А, дьявольщина! Генриху IV было глубоко наплевать на Париж, когда он был занят очаровательной семнадцатилетней девчонкой.

Посмотрите, что пишет почти современный ему автор: «Если бы этот принц был рожден королем во Франции и королем мирным, он никогда бы не стал великим человеком. Он утонул бы в вожделениях, несмотря на все высокие порывы. Он не уставал в погоне за удовольствиями забрасывать самые важные дела. После битвы при Кутра, вместо того чтобы развивать свой успех, он отправляется шалить с графиней де Гиш и привозит ей знамена, которые отбил. Во время осады Амьена он преследует мадам де Бофор, не заботясь о кардинале Австрии, эрцгерцоге Альберте, непрестанно угрожающем его безопасности».

В результате Сигонь пишет на него эпиграмму:

Великий Генрих, наш герой
Испанцев гордых бил не глядя!
Но что нам делать, коль порой
Он был рабом своей же…

Честное слово, дорогие читатели, рифма вам в этом поможет.

Итак, этот добрый Беарнец, одухотворенный Генрих, отправился в Сен-Лис со своей очаровательной монахиней.

Бейль говорит о нем в своем словаре: «Если бы его сделали евнухом, он бы не выиграл битв ни при Кутра, ни при Арке, ни при Иври».

К несчастью для нее, бедная монахиня сдалась слишком быстро, и Генрих IV не оценил ее слабости. Он видел перед собой уже другую даму, тоже происходящую из рода Ла Бурдезьер, и мадам де Бовильер была забыта. Забыта как любовница, но не как подруга, отдадим справедливость Генриху IV, так как в 1597 году издается указ, по которому бывшая любовница победителя Иври возлагает на себя титул аббатисы, дамы Монмартра, Поршерон и Фор-о-Дам.

Она умерла 21 августа 1650 года восьмидесяти лет.

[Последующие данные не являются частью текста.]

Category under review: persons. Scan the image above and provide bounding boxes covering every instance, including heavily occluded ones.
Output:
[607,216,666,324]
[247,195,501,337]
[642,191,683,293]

И вот мы подошли к самой популярной любовнице Генриха IV Габриель д'Эстре.

Две вещи способствовали этой популярности. Чудная песенка «Очаровательная Габриель». И плохая поэма «Генриада». Из известной песенки лишь один куплет написан Генрихом IV. Он написал его, отправляясь в одно из своих многочисленных путешествий:

Прощай, красотка Габриель!
Пусть слезки из очей не льются.
Увы, нам не поет свирель, —
Но славы трубы раздаются.
И вот расстаться нам пора!
Но легче с жизнью расстаются.
Зачем дожил я до утра?
С любовью в сердце не дерутся.

Что касается Габриель, то вот ее портрет, данный Вольтером:

Д'Эстре ее звали. Рукой природы
Дано ей с излишком даров, не считая.
Одну только знали такую народы —
Неверную даму царя Менелая.
Пред взором ее египтянка слепа,
Хоть храм благовониями наполняла.
И Рима владыку пленила. Толпа
К Венере, ее увидав, приравняла.

В остальном, если судить по портрету прекрасной Габриель, который нам оставил Гастон, брат Людовика XIII, один из сыновей, так сказать, Генриха IV, или, скорее, Марии Медичи (мы скажем позже, кто мог быть возможным отцом Гастона), Габриель обладала одной из самых восхитительных головок в мире, золотыми густыми волосами, глазами голубыми и ослепительно сверкающими и лицом цвета лилий и роз, как говорили тогда и как кое-кто говорит и в наше время.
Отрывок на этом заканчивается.